OpenAI increases its "billion-dollar bet": partnering with Oracle, marrying Broadcom, with huge debts staking everything on the ambitious project "Stargate".
OpenAI and Oracle have reached a $300 billion cloud computing cooperation agreement to support artificial intelligence applications.
OpenAI's recent aggressive expansion in the field of artificial intelligence has attracted widespread attention. Following the announcement of a multibillion-dollar collaboration agreement with Broadcom Inc.(AVGO.US) to develop AI chips, the company has now revealed a five-year, $300 billion contract for computing infrastructure procurement with Oracle Corporation(ORCL.US), further highlighting its unprecedented scale of capital investment and strategic ambitions.
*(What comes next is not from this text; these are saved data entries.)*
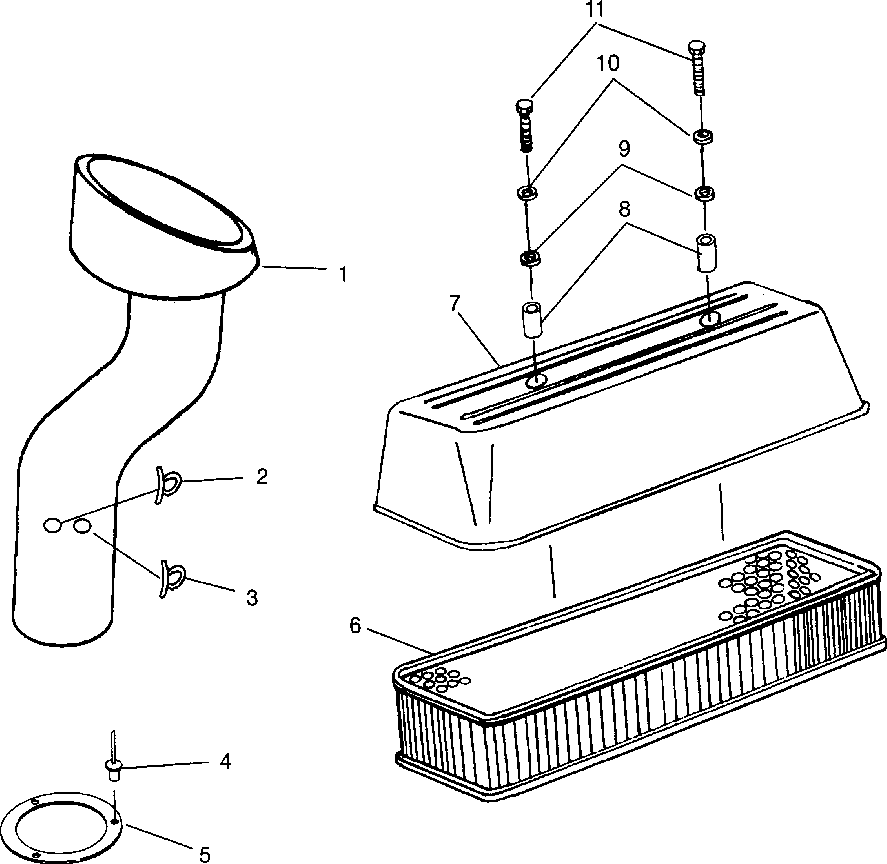 11
10
9
8
7
1
2
3
6
4
5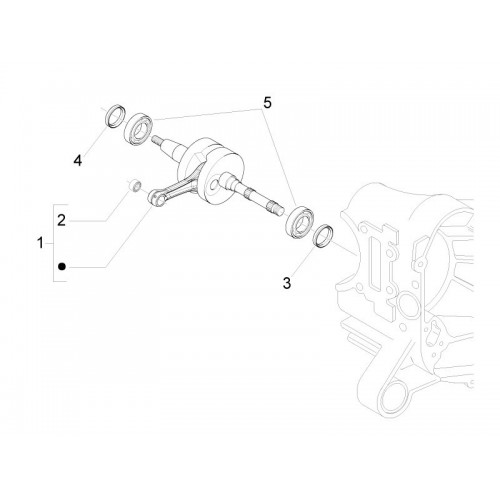 5
4
2
1
3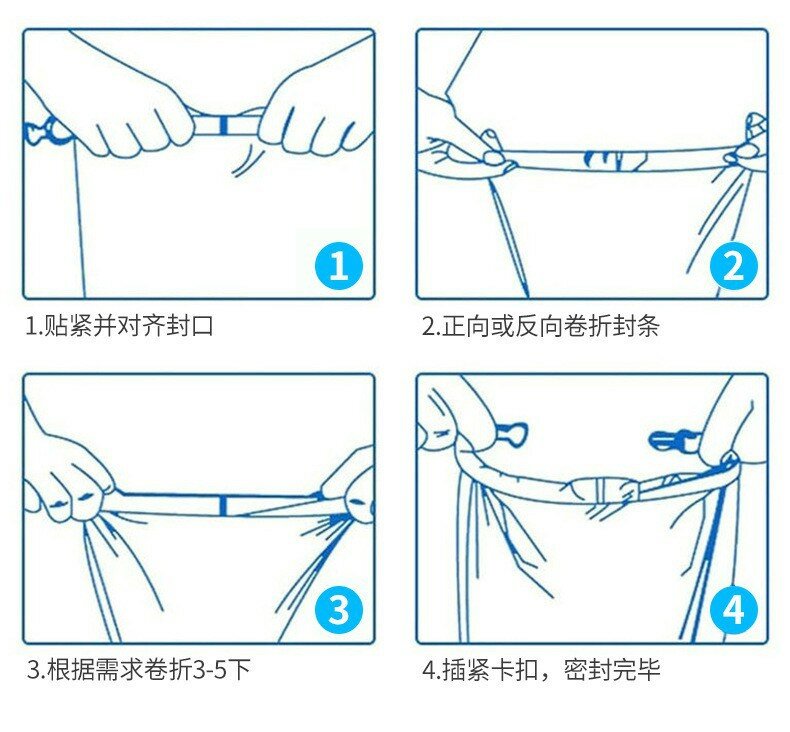 1

1.贴紧并对齐封口

2

2.正向或反向卷折封条

3

3.根据需求卷折3-5下

4

4.插紧卡扣，密封完毕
These series of billion-dollar collaborations are not only among the largest cloud service contracts in the history of the tech industry, but also signify OpenAI's significant bet on future computational power needs that far exceed its current revenue capabilities.
The collaboration with Oracle Corporation is part of the company's previously announced "Stargate" data center construction plan. This deal is one of the largest cloud service contracts in history, with the amount far exceeding OpenAI's current revenue. It's reported that OpenAI and Oracle Corporation will build a data center with 4.5 gigawatts of computing power, which is roughly equivalent to the power output of two Hoover Dams or the electricity consumption of about 4 million American households.
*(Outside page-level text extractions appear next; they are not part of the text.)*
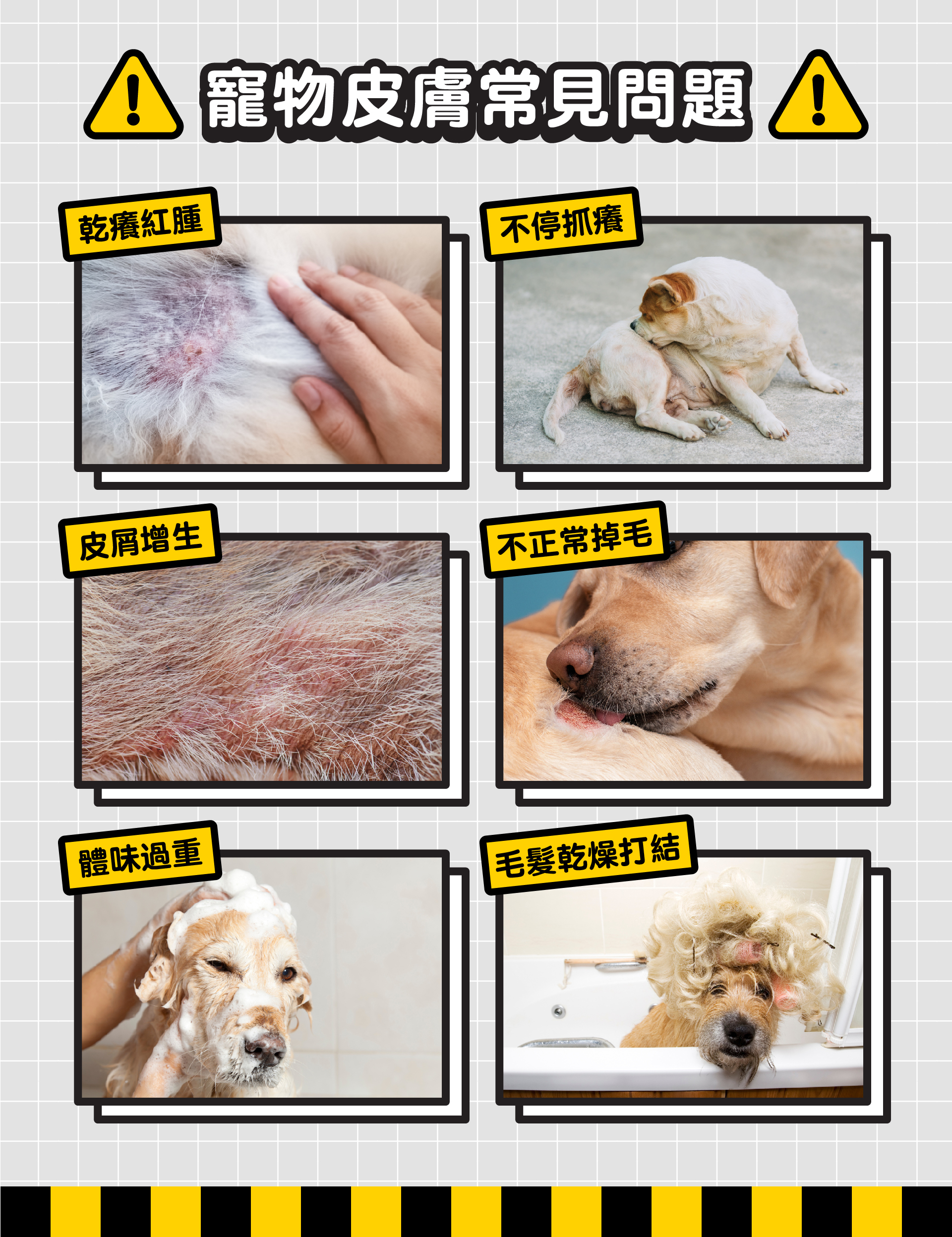 寵物皮膚常見問題

乾癢紅腫

不停抓癢

皮屑增生

不正常掉毛

體味過重

毛髮乾燥打結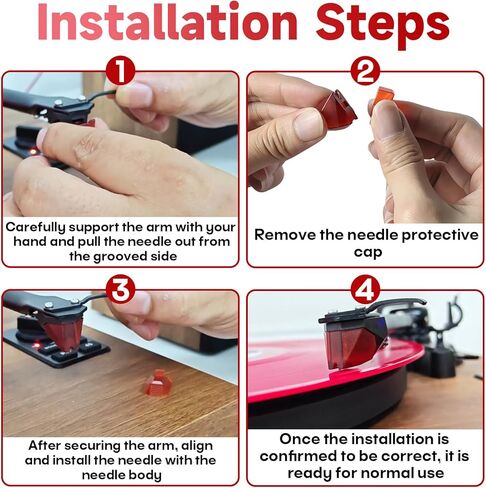 Installation Steps

1

Carefully support the arm with your hand and pull the needle out from the grooved side

2

Remove the needle protective cap

3

After securing the arm, align and install the needle with the needle body

4

Once the installation is confirmed to be correct, it is ready for normal use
Signs of this deal emerged in June, when Oracle Corporation disclosed in a regulatory filing that it had entered into a cloud service agreement expected to generate over $30 billion in revenue by the fiscal year 2027. With more data center infrastructure coming online, their revenue is expected to increase each year. A month later, OpenAI publicly announced that they had agreed to purchase 4.5 gigawatts of computing power from Oracle Corporation, although the specific scale of the contract was not disclosed at that time.
Some may see the collaboration between OpenAI and Oracle Corporation as carrying certain risks. OpenAI has yet to generate profits and has been incurring losses. As disclosed in June, their annual revenue is around $10 billion, which is less than one-fifth of their annual operating costs of $60 billion, including the construction of data centers and renting computing resources from other data center operators.
Meanwhile, Oracle Corporation is betting a significant portion of its future income on just one customer. To meet the AI chip demand for their planned data centers, the company may have to borrow money. Compared to Microsoft Corporation, Amazon.com, Inc., and Meta, Oracle Corporation's debt burden is much heavier compared to their cash holdings. Their investment in artificial intelligence infrastructure has already exceeded their cash flow, with a total debt to equity ratio of 427%, while Microsoft Corporation's ratio is only 32%.
OpenAI has ventured into several seemingly high-risk projects. Reports indicate that OpenAI is also working with Broadcom Inc. to develop their own custom AI chips and aiming to create a device that can compete with Apple Inc.'s iPhone. This well-funded company is consuming more resources than any startup in history. Last year, the CEO of OpenAI told investors that he expects the company to be profitable as early as 2029, requiring an estimated $44 billion to achieve this goal.
Behind these aggressive moves is OpenAI's long-term bet on the growth of ChatGPT: betting that it can continue to attract billions of users and thousands of businesses globally, and maintain a leading position in fierce competition against rivals such as Alphabet Inc. Class C, and Anthropic. However, with tensions rising in their relationship with major investor Microsoft Corporation, and delays in the WINOX project, OpenAI's expansion model supported by massive debt and collaborations is facing increasingly severe sustainability challenges. How the company balances strategic investment and financial risks while pursuing technological leadership will be a key variable shaping the landscape of the AI industry.